Shampine, Lawrence F., Skip Thompson, Jacek Kierzenka and G. D. Byrne. Non-negative solutions of ODEs. Applied Mathematics and Computation 170 (2005): 556-569.

DiffEqCallbacks.PositiveDomainFunction
PositiveDomain(u = nothing; save = true, abstol = nothing, scalefactor = nothing)

Especially in biology and other natural sciences, a desired property of dynamical systems is the positive invariance of the positive cone, i.e. non-negativity of variables at time $t_0$ ensures their non-negativity at times $t \geq t_0$ for which the solution is defined. However, even if a system satisfies this property mathematically it can be difficult for ODE solvers to ensure it numerically, as these MATLAB examples show.

In order to deal with this problem one can specify isoutofdomain=(u,p,t) -> any(x -> x < 0, u) as additional solver option, which will reject any step that leads to non-negative values and reduce the next time step. However, since this approach only rejects steps and hence calculations might be repeated multiple times until a step is accepted, it can be computationally expensive.

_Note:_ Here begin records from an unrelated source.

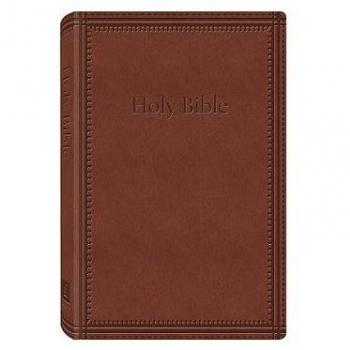 Deluxe Gift & Award Bible-KJV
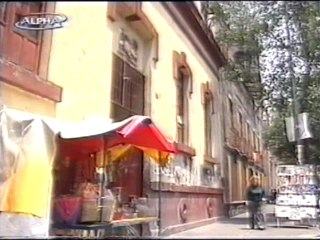 ΜΑΡΙΑ ΤΗΣ ΓΕΙΤΟΝΙΑΣ (101ο επεισόδιο)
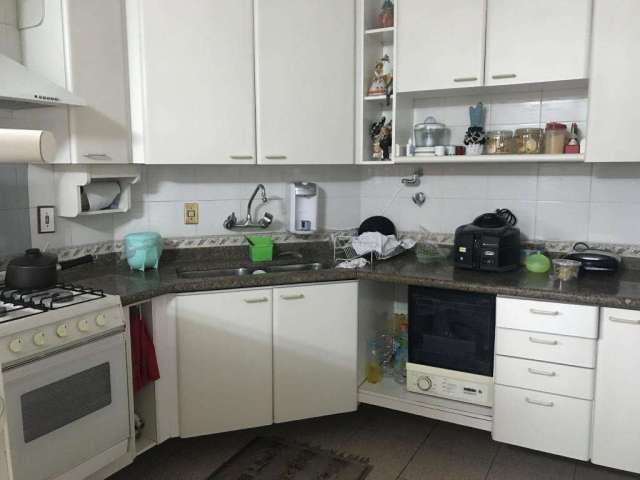 Apartamento com 4 quartos à venda em Santana - SP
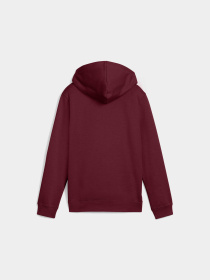 Худи PUMA Ess No. 1 Logo Hoodie модель 684896 Фото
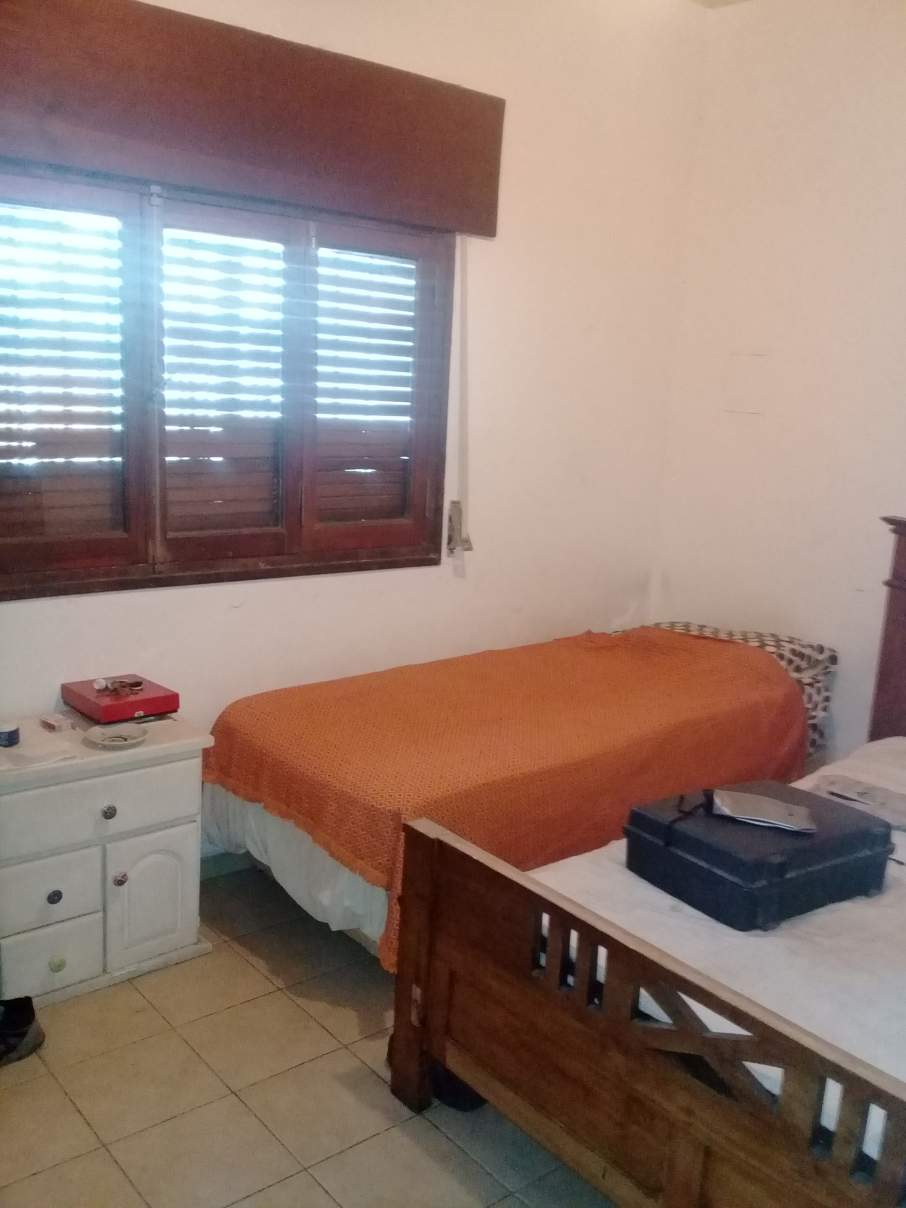 Vendo Casa 2 Dorm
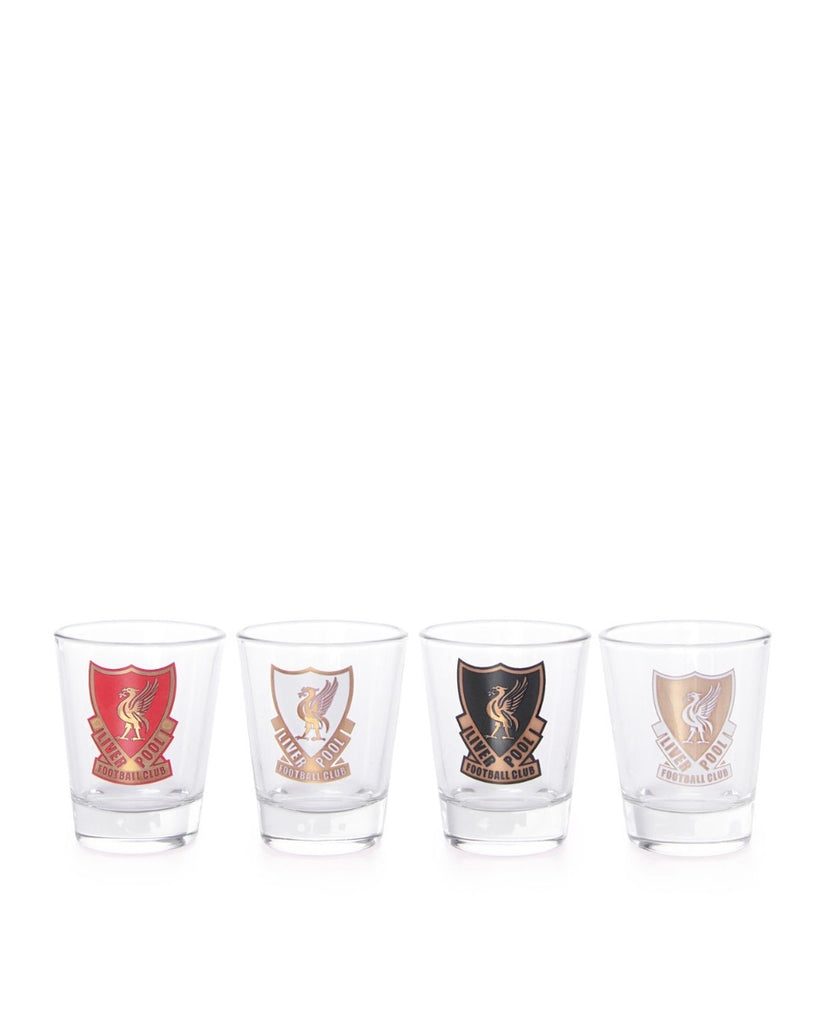 LFC Novelty Shot Glass Set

Another approach is taken by a PositiveDomain callback in DiffEqCallbacks.jl, which is inspired by Shampine's et al. paper about non-negative ODE solutions. It reduces the next step by a certain scale factor until the extrapolated value at the next time point is non-negative with a certain tolerance. Extrapolations are cheap to compute but might be inaccurate, so if a time step is changed it is additionally reduced by a safety factor of 0.9. Since extrapolated values are only non-negative up to a certain tolerance and in addition actual calculations might lead to negative values, also any negative values at the current time point are set to 0. Hence by this callback non-negative values at any time point are ensured in a computationally cheap way, but the quality of the solution depends on how accurately extrapolations approximate next time steps.

Please note that the system should be defined also outside the positive domain, since even with these approaches negative variables might occur during the calculations. Moreover, one should follow Shampine's et. al. advice and set the derivative $x'_i$ of a negative component $x_i$ to $\max \{0, f_i(x, t)\}$, where $t$ denotes the current time point with state vector $x$ and $f_i$ is the $i$-th component of function $f$ in an ODE system $x' = f(x, t)$.

Arguments

• u: A prototype of the state vector of the integrator. A copy of it is saved and extrapolated values are written to it. If it is not specified every application of the callback allocates a new copy of the state vector.

Keyword Arguments

• save: Whether to do the standard saving (applied after the callback).
• abstol: Tolerance up to which negative extrapolated values are accepted. Element-wise tolerances are allowed. If it is not specified every application of the callback uses the current absolute tolerances of the integrator.
• scalefactor: Factor by which an unaccepted time step is reduced. If it is not specified time steps are halved.

References

Shampine, Lawrence F., Skip Thompson, Jacek Kierzenka and G. D. Byrne. Non-negative solutions of ODEs. Applied Mathematics and Computation 170 (2005): 556-569.

DiffEqCallbacks.AutoAbstolFunction
AutoAbstol(save=true;init_curmax=1e-6)

Arovides a way to automatically adapt the absolute tolerance to the problem. This helps the solvers automatically "learn" what appropriate limits are. This callback sets starts the absolute tolerance at init_curmax (default 1e-6), and at each iteration it is set to the maximum value that the state has thus far reached times the relative tolerance.

Keyword Arguments

• save determines whether this callback has saving enabled
• init_curmax is the initial abstol.

If this callback is used in isolation, save=true is required for normal saving behavior. Otherwise, save=false should be set to ensure extra saves do not occur.